Jackson could get hurt as a passer inside the pocket just like any other quarterback, but his runs up the gut that leave him exposed in the open field increase the risk more than most passers.

His league-leading 42 broken tackles (among non-running backs) is astonishing, but it’s also a reminder of just how much contact this guy absorbs.

The Ravens May Not Be Elite Again

Competition and physical deterioration are two understandable issues Lamar Jackson could face in 2020. Another is the likelihood that his team success will probably be in decline.

Baltimore has a good defense, can run the football, and of course still has an elite offensive weapon in Jackson. But going 14-2 in consecutive years simply isn’t something teams usually do.

As good as the Ravens are, they’re a solid bet to face a tougher schedule in 2020 (although the 2019 schedule wasn’t exactly a cakewalk), while a potentially improved AFC North could make life a little more difficult, too.

Jackson’s individual numbers could stay where they are, at least to a certain degree. But if his team’s success isn’t among the elite in the NFL, he could lose some votes.

Video Game Numbers Are Tough to Replicate

Lamar Jackson will probably get better in some capacities and worse in others.

Perhaps his rushing numbers will be more truncated, but he’ll have fewer rushing scores. Maybe he’ll run even more, but his passing touchdowns will go down. It could even be the other way, where Jackson develops further as a passer in the pocket and runs a little less.

The latter is tough to buy, seeing as his rushing ability is a huge reason for his high-level success. Unless he’s randomly the second coming of Drew Brees inside the pocket (he really isn’t), he needs to both make a positive impact as a passer and also continue to dominate with his legs.

But Jackson’s 2019 numbers were insane. He accounted for 43 total touchdowns and ran for over 1,200 yards. He did this while completing 66% of his passes and operating an offense where the opposition knew what he was going to do: run right at them.

He could still have success in 2020. Heck, he could have a lot of success. But that doesn’t mean he’ll drop MVP-type numbers on the league while dominating both facets of the game.

To win again, he almost certainly has to.

The League May Have Figured Him Out

One last big reason why Lamar Jackson won’t repeat as NFL MVP is the possibility that opposing defenses will find a way to slow him down.

It’s actually already happened before to a degree. Jackson still put up big numbers even in his losses, but the Ravens did lose three games last year, and the 49ers held him in check through the air during the regular season.

I’m not exactly sure how the NFL plans to respond to Lamar Jackson’s MVP campaign, but the answer probably comes via speed and playing Jackson a little unconventionally.
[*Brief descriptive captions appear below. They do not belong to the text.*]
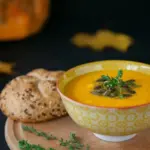 pumpkin soup with seeds and autumn vegetables close up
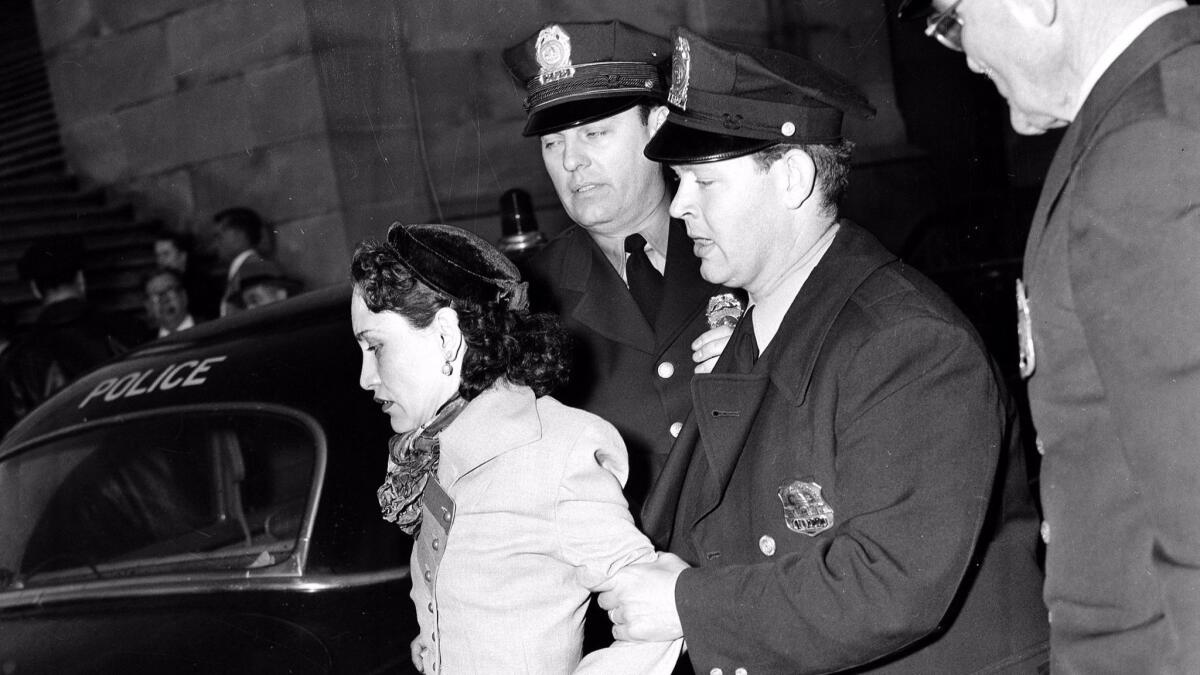 Puerto Rican nationalist Lolita Lebron is led away by police after she and others began shooting in the House chamber at the Capitol in 1954. (Associated Press)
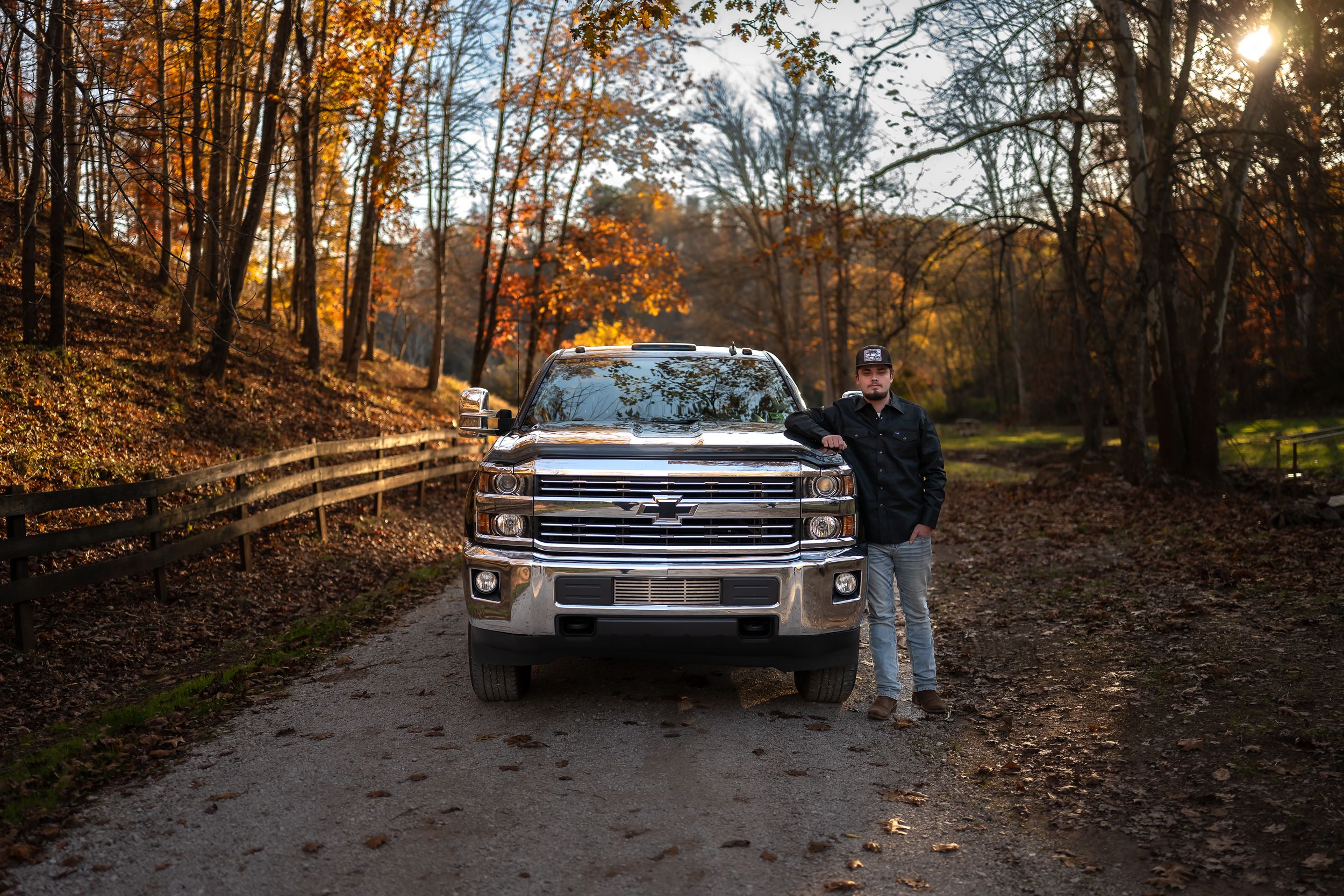 A vintage car is parked on a forest trail during autumn with golden sunlight filtering through the trees.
More than anything, though, NFL defenses are smart, and fads die. I’m not here to say Jackson is a fluke or a fad necessarily, but at this height, the league may find a way to at least contain him a little more.

Summary

Maybe none of this convinces you not to click Lamar Jackson’s name when betting on the 2020 NFL MVP. All I know is there are a lot of other enticing options I’d at least consider before finalizing my bet at the top NFL sportsbooks.

Jackson is still in the mix at +650. From a talent and production perspective, you’d have to be a fool to not at least acknowledge it’s possible he could repeat as league MVP.

I see that it’s possible, but I deem it unlikely.

Baltimore will regress, Jackson’s bloated numbers will drop at least somewhat, and there will be other massive seasons by other star players that give Jackson a run for his money.

The MVP voters love narratives, and they love stats. If anyone blows Jackson away in any capacity, they’ll lust for another contender to root for. Bettors should consider doing the same going into 2020.